Notre étude essayera de répondre à quelques questions : comment Monénembo parvient-il à intégrer ces éléments dans un récit dont la fictionnalité est avérée ? Cette démarche n’entraîne-t-elle pas une déconstruction du récit fictif en donnant au texte une caution plus réaliste qu’imaginaire ? Quelles sont la part de l’histoire et celle de la fiction dans ce récit ?

  1. LE CADRE ENONCIATIF

Par l’utilisation de la technique de mise en abîme, le romancier guinéen introduit, dès l’entame de son ouvrage, un dialogue fictif entre un enquêteur et son informateur. En effet, ce texte, qui tient lieu de préambule, rapporte les conditions dans lesquelles les chercheurs, en matière d’oralité, collectent les informations sur leurs sujets d’études. En créant les personnages de l’enquêteur et de l’informateur, l’auteur semble dés l’ouverture privilégier l’oralité au détriment de l’écriture. En effet, la particularité de ce texte est d’être un roman oral. La nécessité d’intégrer fortement l’oralité découle de la difficulté voire de l’impossibilité de transmettre par l’écriture, de manière entièrement satisfaisante, en tout cas, l’histoire des peuples sans écriture. Car dans ces sociétés la parole continue d’occuper, aujourd’hui encore, une place de choix. Fort de ce constat, Monénembo adopte l’oralité transcrite (qui n’est qu’une simple transposition à l’écrit de la parole des dépositaires de cette histoire), comme moyen de diffusion et d’approfondissement des connaissances de l’histoire de sa société. Ce récit permet en outre de porter plus loin la voix des sources orales pour une meilleure compréhension et une plus large diffusion des us et coutumes peuls. L’écriture de l’oralité obéit à une certaine norme, cependant. Le récit présenté par Tierno Monénembo respecte les dispositions particulières indispensables à la récitation des textes oraux, comme la présence du récitant et de l’auditoire qui est une condition sine qua non dans la production des récits oraux.

1.1. L’informateur

La création de ce personnage atypique symbolisé par le cousin sérère (selon la parenté à plaisanterie) qui raconte à la manière du griot traditionnel, mémoire institutionnalisée, l’histoire des Peuls telle qu’il l’a apprise est assez originale et permet à l’auteur de rendre son histoire plus crédible face au lecteur [non peul] qui serait tenté de considérer ce récit comme un simple panégyrique des Peuls, sans fondement. On pourrait donc considérer que cette histoire est authentique puisque narrée par un non Peul qui, de surcroît, abreuve d’injures, tout au long de sa récitation, le véritable auteur de cette saga, qu’il est pourtant censé magnifier.
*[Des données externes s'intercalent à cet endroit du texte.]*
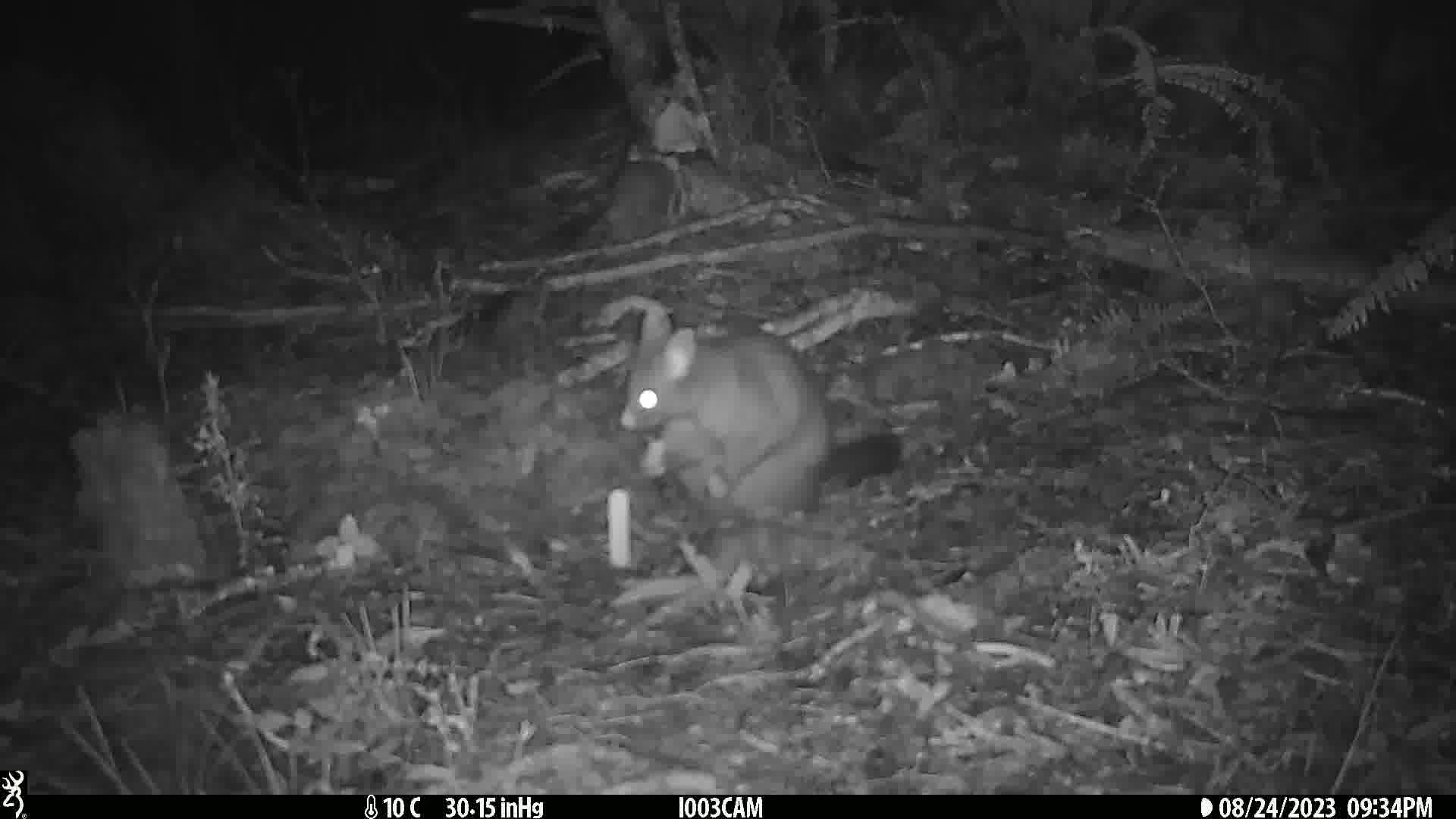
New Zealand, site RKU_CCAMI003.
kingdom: Animalia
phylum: Chordata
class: Mammalia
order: Diprotodontia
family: Phalangeridae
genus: Trichosurus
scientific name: Trichosurus vulpecula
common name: common brushtail possum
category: possum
Possum (common brushtail possum) (Trichosurus vulpecula).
Le choix d’un personnage autre que le griot traditionnel qui, cela est connu, n’a qu’un seul souci, celui de rehausser l’image de la société à laquelle il appartient, permet de garantir à la fois l’objectivité et l’authenticité des faits rapportés dans l’ouvrage. Alors il y a, à partir de ce moment, entorse au mode de transmission de la tradition orale qui se faisait par l’intermédiaire des dépositaires transmetteurs. Toutefois, nous devons noter que dans cette même préface, le récitant, contrairement au griot traditionnel, refuse d’assumer les dires contenus dans son énoncé et les fait endosser aux Peuls eux-mêmes : « C’est toi, Peul, qui le dis ; moi, je ne fais que répéter. Tu as le droit de délirer, personne n’est tenu de te croire, infâme vagabond, voleur de royaumes et de poules ! » (p. 12). Il y a dès lors comme une sorte de tension entre le personnage et son créateur. L’auteur peul veut amener son personnage à faire une chose à travers laquelle il pourrait lui rendre service ; au-delà de sa personne à la société peule toute entière mais, celui-ci fait de la résistance et n’accepte d’obéir qu’après de nombreuses protestations et hésitations :

« Alors ôte de ma vue tes misérables hardes et tes oreilles de pipistrelle ! Je ne te dirais rien. Passe ton chemin, petit Peul, adresse-toi à un autre, singe malingre et rouge ! Ressuscite les scribes si tu veux savoir, invoque les mânes de tes aïeux ! Ton histoire est une histoire de bœufs […].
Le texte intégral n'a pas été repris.